## WORK REQUIRED
From the items below, copy out every line from the one containing "Which among these" through the last line of the items, with both ends included and each line reproduced verbatim.

(Questions about scene geometry)
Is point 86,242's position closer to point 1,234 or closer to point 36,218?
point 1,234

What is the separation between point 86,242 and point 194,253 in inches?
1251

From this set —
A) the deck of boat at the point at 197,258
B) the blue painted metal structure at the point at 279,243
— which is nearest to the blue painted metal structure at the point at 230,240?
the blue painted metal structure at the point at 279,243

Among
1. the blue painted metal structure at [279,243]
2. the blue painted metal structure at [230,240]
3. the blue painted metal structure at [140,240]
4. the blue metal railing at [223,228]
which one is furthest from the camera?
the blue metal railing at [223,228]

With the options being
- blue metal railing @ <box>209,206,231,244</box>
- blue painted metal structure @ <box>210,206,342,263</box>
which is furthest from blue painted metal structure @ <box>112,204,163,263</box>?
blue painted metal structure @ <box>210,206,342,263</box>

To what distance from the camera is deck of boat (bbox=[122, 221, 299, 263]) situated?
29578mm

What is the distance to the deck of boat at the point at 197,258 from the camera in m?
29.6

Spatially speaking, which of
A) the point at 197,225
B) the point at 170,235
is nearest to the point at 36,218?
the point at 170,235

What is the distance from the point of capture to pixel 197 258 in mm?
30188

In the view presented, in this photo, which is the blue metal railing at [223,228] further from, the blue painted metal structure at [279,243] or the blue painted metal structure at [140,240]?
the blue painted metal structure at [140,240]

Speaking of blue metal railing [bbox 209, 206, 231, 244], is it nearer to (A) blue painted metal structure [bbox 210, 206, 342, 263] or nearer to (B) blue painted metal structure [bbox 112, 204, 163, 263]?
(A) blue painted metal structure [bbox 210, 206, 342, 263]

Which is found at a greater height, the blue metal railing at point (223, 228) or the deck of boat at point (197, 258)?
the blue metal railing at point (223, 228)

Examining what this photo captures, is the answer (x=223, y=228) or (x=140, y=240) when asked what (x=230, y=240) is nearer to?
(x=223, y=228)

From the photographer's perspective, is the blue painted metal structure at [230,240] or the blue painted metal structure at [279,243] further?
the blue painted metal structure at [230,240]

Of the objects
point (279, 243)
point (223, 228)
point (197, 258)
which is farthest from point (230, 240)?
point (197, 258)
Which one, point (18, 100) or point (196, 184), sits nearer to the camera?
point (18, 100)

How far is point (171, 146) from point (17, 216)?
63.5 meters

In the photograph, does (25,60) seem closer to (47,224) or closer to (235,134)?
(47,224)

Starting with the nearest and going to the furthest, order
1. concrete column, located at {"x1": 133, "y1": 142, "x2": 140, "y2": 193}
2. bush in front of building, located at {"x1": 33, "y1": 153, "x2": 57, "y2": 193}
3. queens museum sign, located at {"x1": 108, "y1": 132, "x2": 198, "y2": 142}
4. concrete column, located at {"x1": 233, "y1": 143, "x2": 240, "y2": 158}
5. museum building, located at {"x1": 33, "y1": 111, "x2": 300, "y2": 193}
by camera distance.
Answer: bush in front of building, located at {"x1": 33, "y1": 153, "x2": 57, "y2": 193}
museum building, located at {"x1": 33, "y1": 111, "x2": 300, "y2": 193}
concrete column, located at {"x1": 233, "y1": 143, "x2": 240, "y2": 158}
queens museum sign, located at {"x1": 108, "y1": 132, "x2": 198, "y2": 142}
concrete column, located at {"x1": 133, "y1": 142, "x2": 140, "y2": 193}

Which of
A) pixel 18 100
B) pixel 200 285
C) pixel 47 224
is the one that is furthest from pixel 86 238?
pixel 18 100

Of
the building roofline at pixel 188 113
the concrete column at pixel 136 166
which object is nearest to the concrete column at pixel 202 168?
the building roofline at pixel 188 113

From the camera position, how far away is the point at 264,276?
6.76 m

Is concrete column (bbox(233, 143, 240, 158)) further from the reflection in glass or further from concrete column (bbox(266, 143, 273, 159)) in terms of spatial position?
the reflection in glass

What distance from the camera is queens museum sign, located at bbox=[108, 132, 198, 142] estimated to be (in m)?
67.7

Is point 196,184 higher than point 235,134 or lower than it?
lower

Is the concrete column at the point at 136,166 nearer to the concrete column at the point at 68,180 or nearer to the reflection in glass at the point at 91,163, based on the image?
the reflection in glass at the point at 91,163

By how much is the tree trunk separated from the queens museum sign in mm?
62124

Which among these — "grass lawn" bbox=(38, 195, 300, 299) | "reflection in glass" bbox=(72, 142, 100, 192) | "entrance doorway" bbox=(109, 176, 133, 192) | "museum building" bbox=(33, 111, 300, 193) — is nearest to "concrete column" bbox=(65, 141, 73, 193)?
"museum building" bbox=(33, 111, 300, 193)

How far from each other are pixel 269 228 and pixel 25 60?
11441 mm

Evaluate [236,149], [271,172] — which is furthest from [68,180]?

## SOLUTION FOR THIS TASK
Which among these — "grass lawn" bbox=(38, 195, 300, 299) | "reflection in glass" bbox=(72, 142, 100, 192) | "entrance doorway" bbox=(109, 176, 133, 192) | "museum building" bbox=(33, 111, 300, 193) — is nearest to "concrete column" bbox=(65, 141, 73, 193)?
"museum building" bbox=(33, 111, 300, 193)

How far from each other are pixel 269 228 and pixel 25 60?
11441 mm

Evaluate [236,149], [271,172] — which is furthest from [68,180]?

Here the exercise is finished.